The Future of Cluster Services

For those of you don’t already know, VMware have a new feature coming out in there next version. I am lucky enough to be part of the Beta group who is busy testing this. The feature is called VMware Fault Tolerance. All of this info has been publicly exposed and even demonstrated.

Fault Tolerance Demo - VMware Roadmap

In a nutshell. We all know that one of the greatest features that are available today with VI is HA (High Availability). If you do not know what HA is, then I suggest you should start here. In short HA removes your dependency from physical hardware. If you physical host goes down (hardware failure / power … you get the picture) then within a pre-defined timeout, your VM’s that were running on that host will automatically be powered on across the other hosts in the cluster (if you have it configured correctly of course).
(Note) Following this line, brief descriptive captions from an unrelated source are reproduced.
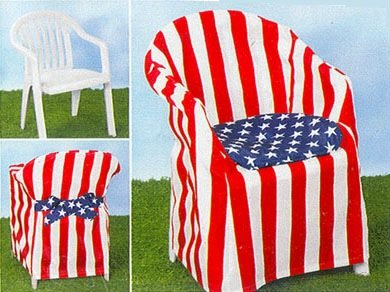 Best Deal With Decorative Patriotic Outdoor Chair Covers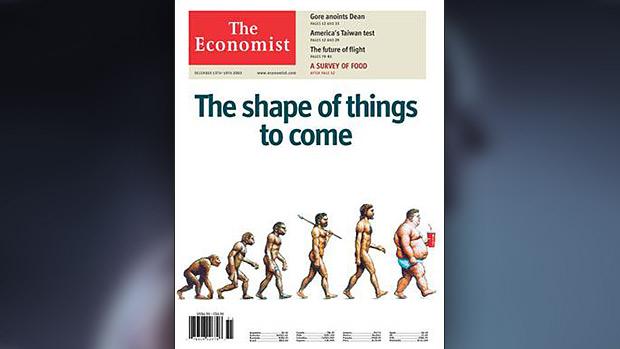 Shape-of-things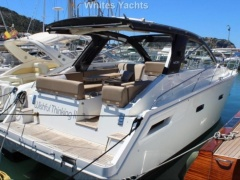 Sealine SC35 Cruiser Yacht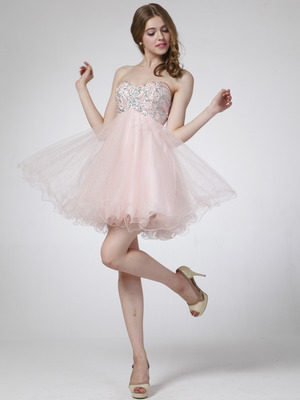 C1033 Strapless Sweetheart Homecoming Dress, Pink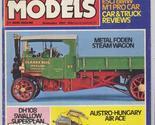 Scale models nov 1981 thumb155 crop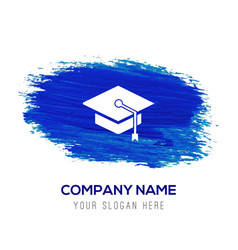 graduation cap icon - blue watercolor background vector image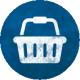 Icons-migosens.de_Icon-Supply Chain
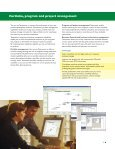 Teamcenter Overview Brochure - Swoosh Technologies - Page 5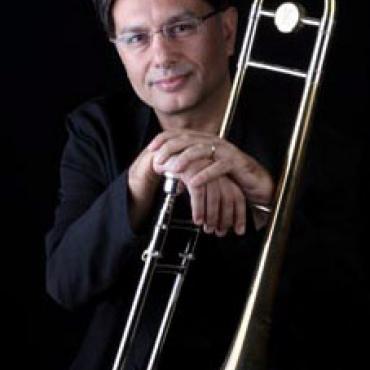 Aycan Teztel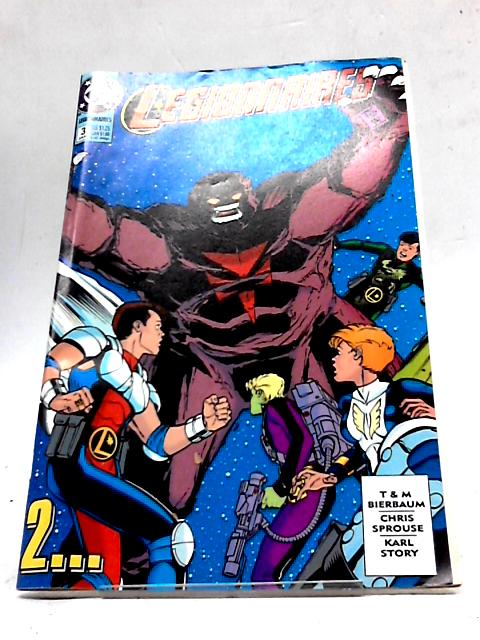 Legionnaires # 3 ( Original American COMIC ) By DC Comics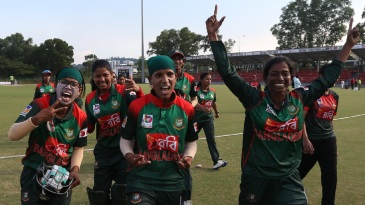 Bangladesh players are ecstatic after their seven-wicket win against India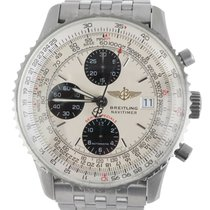 Breitling Navitimer A13330 Very good Steel 41.5mm Automatic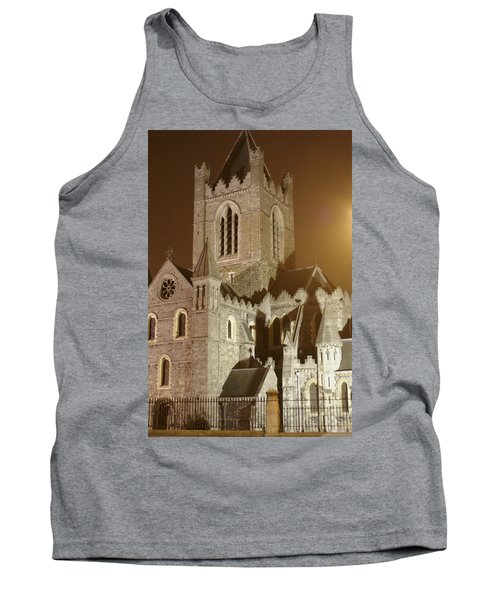 Christ Church Dublin Ireland Tank Top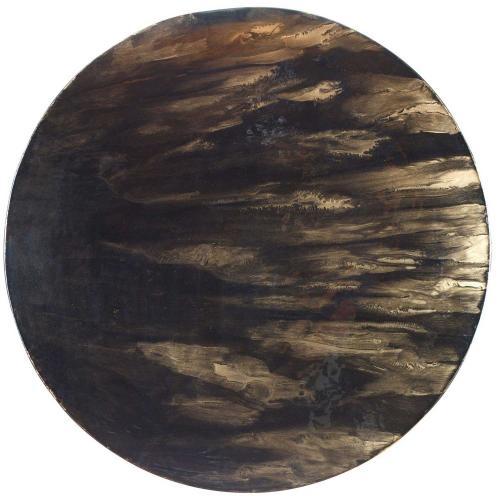 Tio Metal Wall Decor - Black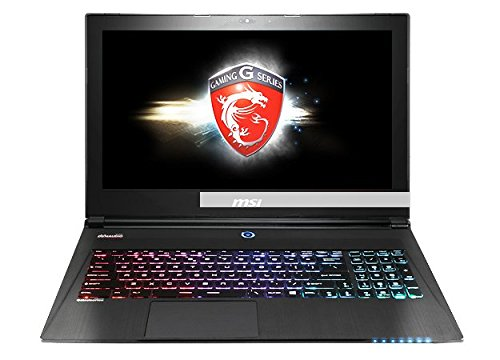 msi-gs60-ghost-pro-3k-097-156-ips-3k-wqhd-2880x1620-512gb-ssd-1tb-hdd-i7-4710mq-35ghz-3gb-gtx-870m-1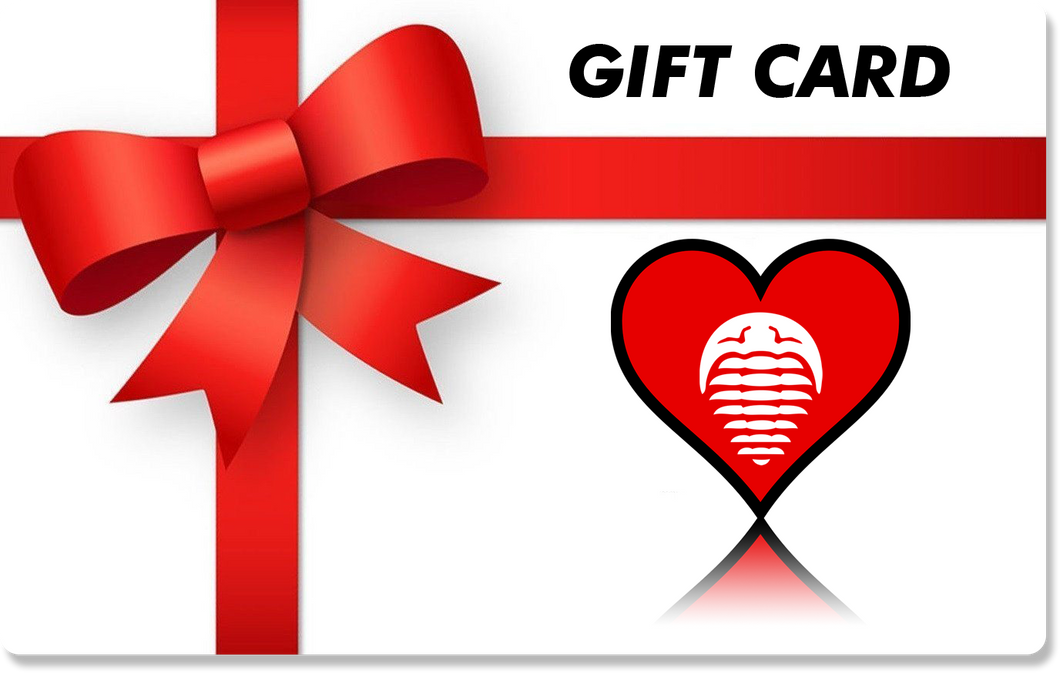 Trilobyte Games Gift Card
Fault tolerance will come and either compliment / replace Microsoft Clustering. This feature will protect your VM with another VM up to the level of resident memory and mouse movements that are replicated between the primary and secondary machine. And you know what the best part of it all is? No need for cluster configuration, no dependence on any Clustering solution, it is all built into your Virtual Infrastructure. This can be implented on any supported VM OS, no shared storage between VM’s and you are not limited to certain editions of software for the clustering solution.

So if you have HA, why would you need to use a Microsoft Cluster? (I hear you back there over in row 10..) Well, yes you could argue that HA covers most cases of failure, but not all.

HA will not kick in if there is an OS failure - only Host failure (you could probably achieve that with Virtual machine monitoring - but that is still an expiremental feature).

If the host goes down, then your OS will reboot on a new host. Now how healthy is that for Databases that did not close properly, I would think - not … that … good!

If your host goes down then your server / application will be unavailable until the OS comes back up. Now I do not want to picture you when your Exchange/SQL server goes down and your whole organization is waiting for it to come back up (Truth be told - it can be pretty quick - sometimes less than 120 seconds, but no-one likes downtime. Especially not Management). So any good Exchange/SQL Admin will plan in advance for this kind of scenario and cover that with a redundant Cluster.

Now there are several things here (let’s take Microsoft for example).

  1. You will need a Windows Enterprise Server license (actually two of them)
  2. Most probably (depending on the technology) also shared storage between the two hosts.
  3. You will need two Physical servers.
  4. If your OS does the Harakiri - the other cluster node will take ownership of the shared resources, and will kick in with the minimum amount of downtime.

You can see where I am going here can’t you?


Now of course there are limitations with FT, not all of them can be divulged at the moment, but I gather the product will only get better in the future.

So what do you think? Will Fault Tolerance replace a decent amount of clustered systems we use today? Or will we as VI Admins, provide even higher availability for our Virtual servers than we do today and continue using physical clusters for our critical services?